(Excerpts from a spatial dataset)
--- BEGIN ---

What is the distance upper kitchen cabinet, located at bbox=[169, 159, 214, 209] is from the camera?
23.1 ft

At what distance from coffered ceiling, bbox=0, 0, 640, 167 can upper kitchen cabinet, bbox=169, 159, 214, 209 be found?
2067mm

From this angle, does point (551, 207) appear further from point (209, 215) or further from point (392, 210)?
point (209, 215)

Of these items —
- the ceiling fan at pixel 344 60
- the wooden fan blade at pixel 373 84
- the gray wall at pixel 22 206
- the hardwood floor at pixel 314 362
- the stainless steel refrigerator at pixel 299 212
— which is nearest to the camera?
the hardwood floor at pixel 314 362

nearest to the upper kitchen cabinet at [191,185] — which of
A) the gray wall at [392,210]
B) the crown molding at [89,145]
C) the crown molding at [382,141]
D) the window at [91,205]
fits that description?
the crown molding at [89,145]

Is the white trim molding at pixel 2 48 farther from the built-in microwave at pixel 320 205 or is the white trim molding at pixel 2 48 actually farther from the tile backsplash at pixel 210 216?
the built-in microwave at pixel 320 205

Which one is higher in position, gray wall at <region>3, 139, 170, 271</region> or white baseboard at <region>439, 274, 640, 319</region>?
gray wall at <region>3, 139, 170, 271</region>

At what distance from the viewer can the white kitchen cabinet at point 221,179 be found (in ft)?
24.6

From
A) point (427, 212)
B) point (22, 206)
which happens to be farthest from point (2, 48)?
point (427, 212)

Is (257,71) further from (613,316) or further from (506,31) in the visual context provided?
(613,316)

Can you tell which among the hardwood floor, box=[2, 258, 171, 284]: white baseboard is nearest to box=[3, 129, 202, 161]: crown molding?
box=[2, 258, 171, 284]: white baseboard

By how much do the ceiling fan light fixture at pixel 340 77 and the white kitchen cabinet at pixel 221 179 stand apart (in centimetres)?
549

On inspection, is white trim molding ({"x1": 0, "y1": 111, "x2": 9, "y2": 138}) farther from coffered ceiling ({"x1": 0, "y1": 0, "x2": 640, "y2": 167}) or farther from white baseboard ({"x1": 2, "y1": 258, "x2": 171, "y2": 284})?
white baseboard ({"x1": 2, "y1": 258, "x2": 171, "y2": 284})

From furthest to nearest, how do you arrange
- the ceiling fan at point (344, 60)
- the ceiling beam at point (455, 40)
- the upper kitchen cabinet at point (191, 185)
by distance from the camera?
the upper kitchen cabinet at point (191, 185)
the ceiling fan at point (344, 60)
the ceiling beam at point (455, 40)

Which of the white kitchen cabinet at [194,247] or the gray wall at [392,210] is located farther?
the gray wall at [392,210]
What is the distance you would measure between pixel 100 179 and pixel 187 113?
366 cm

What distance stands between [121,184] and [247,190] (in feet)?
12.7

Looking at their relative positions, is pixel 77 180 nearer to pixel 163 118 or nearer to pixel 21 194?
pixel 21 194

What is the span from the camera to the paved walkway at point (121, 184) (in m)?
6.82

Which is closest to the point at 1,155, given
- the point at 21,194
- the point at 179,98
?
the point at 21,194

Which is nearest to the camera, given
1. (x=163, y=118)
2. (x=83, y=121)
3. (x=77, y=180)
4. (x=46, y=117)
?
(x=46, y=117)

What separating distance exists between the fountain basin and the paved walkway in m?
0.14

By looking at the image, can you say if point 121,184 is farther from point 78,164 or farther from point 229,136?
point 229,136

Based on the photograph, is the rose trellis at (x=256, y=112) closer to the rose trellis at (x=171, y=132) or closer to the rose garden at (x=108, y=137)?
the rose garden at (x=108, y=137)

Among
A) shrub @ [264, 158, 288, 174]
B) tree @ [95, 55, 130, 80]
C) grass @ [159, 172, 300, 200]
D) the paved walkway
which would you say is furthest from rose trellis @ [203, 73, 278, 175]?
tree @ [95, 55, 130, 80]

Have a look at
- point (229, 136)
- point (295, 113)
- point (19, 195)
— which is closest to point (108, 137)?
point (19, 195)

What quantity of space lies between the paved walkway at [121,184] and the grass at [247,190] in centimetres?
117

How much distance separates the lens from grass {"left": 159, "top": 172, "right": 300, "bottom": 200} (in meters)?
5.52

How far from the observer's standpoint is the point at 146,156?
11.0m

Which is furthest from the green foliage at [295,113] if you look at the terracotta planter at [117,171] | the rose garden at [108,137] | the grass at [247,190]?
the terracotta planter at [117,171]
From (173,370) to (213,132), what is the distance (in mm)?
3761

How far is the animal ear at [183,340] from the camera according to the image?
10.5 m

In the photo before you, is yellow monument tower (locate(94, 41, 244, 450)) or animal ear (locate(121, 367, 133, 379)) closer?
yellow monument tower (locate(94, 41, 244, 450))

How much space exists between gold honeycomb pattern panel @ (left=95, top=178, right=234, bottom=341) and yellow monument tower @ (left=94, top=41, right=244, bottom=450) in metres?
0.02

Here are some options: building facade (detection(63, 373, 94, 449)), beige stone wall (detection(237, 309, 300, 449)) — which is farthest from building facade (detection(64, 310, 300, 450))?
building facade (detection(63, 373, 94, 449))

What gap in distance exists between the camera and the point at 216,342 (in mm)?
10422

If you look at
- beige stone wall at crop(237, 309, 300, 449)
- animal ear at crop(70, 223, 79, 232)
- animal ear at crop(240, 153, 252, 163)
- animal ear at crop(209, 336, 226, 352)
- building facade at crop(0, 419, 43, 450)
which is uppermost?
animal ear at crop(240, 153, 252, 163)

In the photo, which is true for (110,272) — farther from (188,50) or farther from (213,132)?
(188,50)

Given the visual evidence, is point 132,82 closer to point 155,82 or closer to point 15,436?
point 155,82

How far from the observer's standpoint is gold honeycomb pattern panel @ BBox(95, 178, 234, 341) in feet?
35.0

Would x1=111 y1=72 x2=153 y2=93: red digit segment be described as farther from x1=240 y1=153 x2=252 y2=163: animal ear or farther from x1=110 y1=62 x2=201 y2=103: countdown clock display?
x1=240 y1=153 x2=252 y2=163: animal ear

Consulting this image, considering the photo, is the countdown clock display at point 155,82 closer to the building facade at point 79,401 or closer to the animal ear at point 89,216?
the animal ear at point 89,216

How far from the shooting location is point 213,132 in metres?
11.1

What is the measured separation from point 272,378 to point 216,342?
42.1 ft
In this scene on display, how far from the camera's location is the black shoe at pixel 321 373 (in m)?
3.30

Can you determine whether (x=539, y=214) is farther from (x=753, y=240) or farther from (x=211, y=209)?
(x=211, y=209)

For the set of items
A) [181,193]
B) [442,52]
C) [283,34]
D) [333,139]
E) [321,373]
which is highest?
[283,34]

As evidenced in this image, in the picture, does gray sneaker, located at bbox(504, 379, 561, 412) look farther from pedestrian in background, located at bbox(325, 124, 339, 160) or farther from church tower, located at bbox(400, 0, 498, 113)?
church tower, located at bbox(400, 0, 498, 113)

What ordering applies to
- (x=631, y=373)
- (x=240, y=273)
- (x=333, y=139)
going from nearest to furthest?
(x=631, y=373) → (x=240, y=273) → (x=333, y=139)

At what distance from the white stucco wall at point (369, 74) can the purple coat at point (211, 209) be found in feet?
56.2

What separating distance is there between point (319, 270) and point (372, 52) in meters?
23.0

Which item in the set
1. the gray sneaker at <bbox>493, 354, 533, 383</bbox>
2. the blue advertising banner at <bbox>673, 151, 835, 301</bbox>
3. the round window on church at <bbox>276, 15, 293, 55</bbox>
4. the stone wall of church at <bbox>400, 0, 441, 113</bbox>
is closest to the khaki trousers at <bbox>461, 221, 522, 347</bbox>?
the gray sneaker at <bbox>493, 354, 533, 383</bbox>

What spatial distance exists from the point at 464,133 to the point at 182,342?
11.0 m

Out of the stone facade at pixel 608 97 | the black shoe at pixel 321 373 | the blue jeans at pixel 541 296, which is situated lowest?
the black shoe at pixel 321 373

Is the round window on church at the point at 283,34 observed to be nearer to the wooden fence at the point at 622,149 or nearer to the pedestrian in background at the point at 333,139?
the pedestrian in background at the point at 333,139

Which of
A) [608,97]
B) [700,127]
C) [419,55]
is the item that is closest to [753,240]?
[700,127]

--- END ---

_Given exercise:_ Please output the items starting at the line containing "For the set of items" and ending at the line containing "(x=631, y=373) →", both lines included, reproducing them exactly.

_Result of this task:_
For the set of items
A) [181,193]
B) [442,52]
C) [283,34]
D) [333,139]
E) [321,373]
which is highest?
[283,34]

As evidenced in this image, in the picture, does gray sneaker, located at bbox(504, 379, 561, 412) look farther from pedestrian in background, located at bbox(325, 124, 339, 160) or farther from church tower, located at bbox(400, 0, 498, 113)?
church tower, located at bbox(400, 0, 498, 113)

What ordering applies to
- (x=631, y=373)
- (x=240, y=273)
- (x=333, y=139)
going from nearest to furthest?
(x=631, y=373) → (x=240, y=273) → (x=333, y=139)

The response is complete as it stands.